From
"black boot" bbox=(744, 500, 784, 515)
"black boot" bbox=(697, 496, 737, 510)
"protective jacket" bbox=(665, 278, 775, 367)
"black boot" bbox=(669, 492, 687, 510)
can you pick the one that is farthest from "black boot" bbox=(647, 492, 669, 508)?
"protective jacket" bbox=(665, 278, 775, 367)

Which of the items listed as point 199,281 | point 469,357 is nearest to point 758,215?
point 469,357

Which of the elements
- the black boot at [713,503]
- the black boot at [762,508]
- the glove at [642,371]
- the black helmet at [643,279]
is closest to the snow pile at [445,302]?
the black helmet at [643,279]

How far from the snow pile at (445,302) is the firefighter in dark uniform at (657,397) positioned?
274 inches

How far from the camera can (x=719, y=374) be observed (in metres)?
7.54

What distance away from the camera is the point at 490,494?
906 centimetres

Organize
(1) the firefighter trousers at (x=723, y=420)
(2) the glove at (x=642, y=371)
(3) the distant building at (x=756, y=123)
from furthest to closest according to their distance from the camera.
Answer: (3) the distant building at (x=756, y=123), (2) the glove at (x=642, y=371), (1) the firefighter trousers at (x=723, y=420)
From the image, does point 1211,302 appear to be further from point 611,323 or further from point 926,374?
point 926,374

---

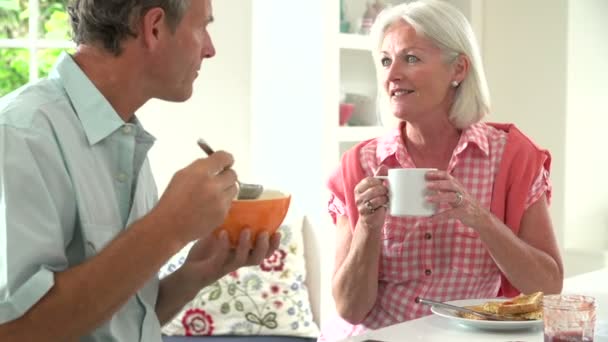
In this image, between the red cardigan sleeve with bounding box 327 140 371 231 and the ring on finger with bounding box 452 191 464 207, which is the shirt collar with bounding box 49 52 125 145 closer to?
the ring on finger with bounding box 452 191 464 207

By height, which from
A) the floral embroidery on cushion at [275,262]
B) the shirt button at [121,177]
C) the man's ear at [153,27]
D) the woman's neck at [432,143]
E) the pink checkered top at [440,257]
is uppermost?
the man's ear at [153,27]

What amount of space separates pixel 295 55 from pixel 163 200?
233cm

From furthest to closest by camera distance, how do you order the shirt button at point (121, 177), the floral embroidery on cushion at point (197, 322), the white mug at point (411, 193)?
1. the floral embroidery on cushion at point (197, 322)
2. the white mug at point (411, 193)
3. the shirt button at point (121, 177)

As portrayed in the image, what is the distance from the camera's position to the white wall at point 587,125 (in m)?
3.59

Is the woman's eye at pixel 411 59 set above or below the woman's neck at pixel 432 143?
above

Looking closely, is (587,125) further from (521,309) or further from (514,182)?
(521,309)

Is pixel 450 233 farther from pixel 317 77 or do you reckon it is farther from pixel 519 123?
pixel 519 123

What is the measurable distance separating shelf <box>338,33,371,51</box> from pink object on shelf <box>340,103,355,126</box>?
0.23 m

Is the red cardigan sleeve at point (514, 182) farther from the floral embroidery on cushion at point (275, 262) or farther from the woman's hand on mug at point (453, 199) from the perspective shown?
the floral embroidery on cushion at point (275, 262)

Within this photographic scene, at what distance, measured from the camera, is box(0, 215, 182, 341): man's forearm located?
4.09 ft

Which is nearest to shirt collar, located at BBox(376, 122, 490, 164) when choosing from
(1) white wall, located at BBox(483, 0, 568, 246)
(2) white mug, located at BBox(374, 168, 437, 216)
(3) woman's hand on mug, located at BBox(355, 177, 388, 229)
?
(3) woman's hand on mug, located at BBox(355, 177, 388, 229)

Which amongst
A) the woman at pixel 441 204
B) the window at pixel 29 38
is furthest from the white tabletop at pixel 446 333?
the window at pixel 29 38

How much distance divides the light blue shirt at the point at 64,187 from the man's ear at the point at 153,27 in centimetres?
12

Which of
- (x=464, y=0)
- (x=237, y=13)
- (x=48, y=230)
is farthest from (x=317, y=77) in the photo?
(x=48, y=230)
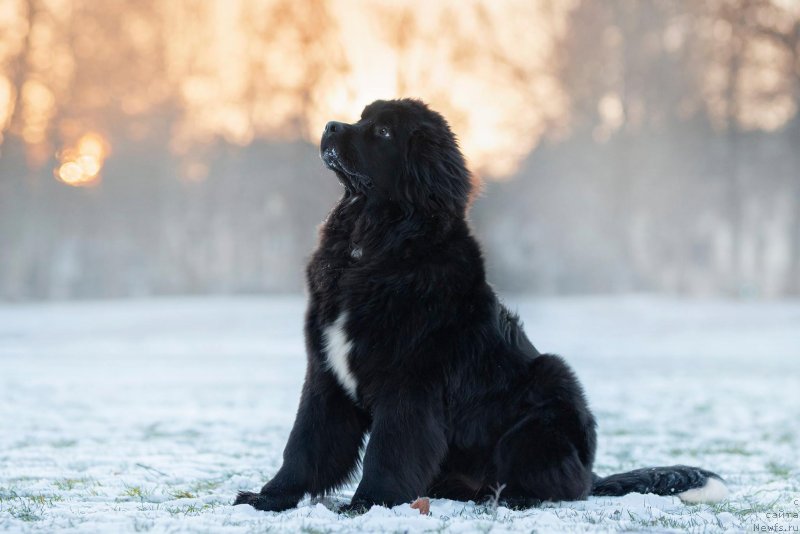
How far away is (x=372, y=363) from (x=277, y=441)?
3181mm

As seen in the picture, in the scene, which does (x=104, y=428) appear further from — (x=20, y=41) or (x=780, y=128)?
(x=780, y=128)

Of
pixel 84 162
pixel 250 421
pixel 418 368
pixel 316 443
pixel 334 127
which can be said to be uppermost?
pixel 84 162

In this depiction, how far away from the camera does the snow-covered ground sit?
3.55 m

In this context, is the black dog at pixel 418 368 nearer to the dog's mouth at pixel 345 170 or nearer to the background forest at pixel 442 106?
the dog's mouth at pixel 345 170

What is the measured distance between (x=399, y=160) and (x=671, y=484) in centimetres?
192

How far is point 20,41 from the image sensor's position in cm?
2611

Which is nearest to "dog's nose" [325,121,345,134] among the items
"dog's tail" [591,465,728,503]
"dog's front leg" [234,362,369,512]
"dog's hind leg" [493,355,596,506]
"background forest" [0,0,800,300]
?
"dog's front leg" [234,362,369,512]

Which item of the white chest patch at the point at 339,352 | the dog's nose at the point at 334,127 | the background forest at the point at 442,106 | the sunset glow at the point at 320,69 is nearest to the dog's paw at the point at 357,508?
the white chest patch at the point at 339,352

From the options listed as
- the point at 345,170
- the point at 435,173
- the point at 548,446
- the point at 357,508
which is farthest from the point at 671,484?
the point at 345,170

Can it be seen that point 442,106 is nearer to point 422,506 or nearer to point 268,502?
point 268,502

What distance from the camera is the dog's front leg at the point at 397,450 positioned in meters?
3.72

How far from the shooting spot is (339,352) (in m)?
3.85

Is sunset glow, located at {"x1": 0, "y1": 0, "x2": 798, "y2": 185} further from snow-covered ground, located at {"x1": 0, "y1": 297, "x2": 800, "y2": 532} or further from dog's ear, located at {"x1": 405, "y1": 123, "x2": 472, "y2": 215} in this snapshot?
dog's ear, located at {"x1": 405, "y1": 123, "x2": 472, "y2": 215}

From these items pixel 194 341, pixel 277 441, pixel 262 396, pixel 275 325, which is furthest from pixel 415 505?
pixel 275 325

* * *

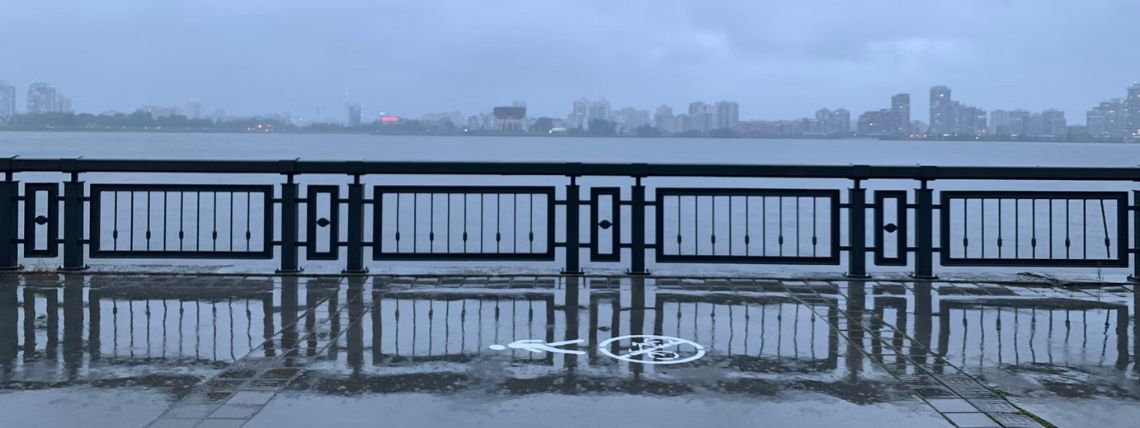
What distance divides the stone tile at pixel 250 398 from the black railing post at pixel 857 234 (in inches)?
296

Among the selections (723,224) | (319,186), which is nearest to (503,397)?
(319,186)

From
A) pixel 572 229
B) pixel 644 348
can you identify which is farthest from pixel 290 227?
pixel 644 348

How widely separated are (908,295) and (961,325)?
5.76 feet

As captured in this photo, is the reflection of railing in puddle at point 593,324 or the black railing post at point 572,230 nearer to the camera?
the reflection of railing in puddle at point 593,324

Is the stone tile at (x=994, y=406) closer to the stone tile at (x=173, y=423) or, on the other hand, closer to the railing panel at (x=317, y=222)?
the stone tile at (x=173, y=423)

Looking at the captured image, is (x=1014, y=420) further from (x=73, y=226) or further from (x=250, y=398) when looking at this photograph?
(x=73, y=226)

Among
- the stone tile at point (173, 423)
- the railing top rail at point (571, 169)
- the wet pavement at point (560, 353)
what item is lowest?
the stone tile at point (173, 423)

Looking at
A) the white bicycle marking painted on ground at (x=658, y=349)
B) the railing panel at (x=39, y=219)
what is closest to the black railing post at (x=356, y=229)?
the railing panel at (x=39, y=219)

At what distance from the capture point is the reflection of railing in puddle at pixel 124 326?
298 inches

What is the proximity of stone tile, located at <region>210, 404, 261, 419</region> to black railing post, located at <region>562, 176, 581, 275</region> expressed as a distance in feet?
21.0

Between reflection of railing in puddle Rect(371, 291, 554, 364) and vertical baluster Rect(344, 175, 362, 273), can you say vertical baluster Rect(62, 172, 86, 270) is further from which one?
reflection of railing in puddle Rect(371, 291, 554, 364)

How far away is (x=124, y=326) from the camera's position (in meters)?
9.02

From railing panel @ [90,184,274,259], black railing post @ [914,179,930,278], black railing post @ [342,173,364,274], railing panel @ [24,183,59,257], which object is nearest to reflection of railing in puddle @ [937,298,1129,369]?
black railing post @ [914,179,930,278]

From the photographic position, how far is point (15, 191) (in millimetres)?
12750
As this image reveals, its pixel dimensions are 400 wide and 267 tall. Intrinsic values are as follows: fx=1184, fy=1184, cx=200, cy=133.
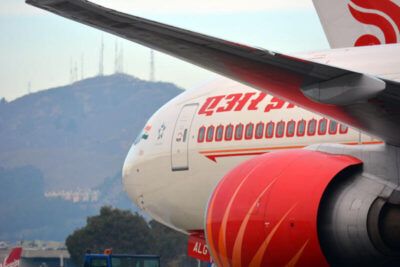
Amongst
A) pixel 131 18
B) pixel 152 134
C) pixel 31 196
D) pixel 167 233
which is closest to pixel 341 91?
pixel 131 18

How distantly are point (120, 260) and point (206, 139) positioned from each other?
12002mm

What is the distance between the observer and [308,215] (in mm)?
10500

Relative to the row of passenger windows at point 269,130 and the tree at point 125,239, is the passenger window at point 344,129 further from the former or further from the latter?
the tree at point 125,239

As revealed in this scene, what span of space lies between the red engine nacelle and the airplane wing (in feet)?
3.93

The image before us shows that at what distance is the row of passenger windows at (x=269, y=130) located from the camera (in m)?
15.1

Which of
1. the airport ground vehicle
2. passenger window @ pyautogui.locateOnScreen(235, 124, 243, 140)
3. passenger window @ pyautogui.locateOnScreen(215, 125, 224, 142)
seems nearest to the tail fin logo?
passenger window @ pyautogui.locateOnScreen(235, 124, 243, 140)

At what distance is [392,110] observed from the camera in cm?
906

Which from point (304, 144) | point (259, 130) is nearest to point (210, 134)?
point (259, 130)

• **Task details**: Collect every line of the listing above that contains the word "passenger".

• **Result**:
Relative to the row of passenger windows at point 269,130 and the tree at point 125,239, is the passenger window at point 344,129 further from the former or further from the latter?
The image before us shows that at what distance is the row of passenger windows at (x=269, y=130) located from the camera (in m)?
2. passenger window @ pyautogui.locateOnScreen(235, 124, 243, 140)
3. passenger window @ pyautogui.locateOnScreen(215, 125, 224, 142)
passenger window @ pyautogui.locateOnScreen(235, 124, 243, 140)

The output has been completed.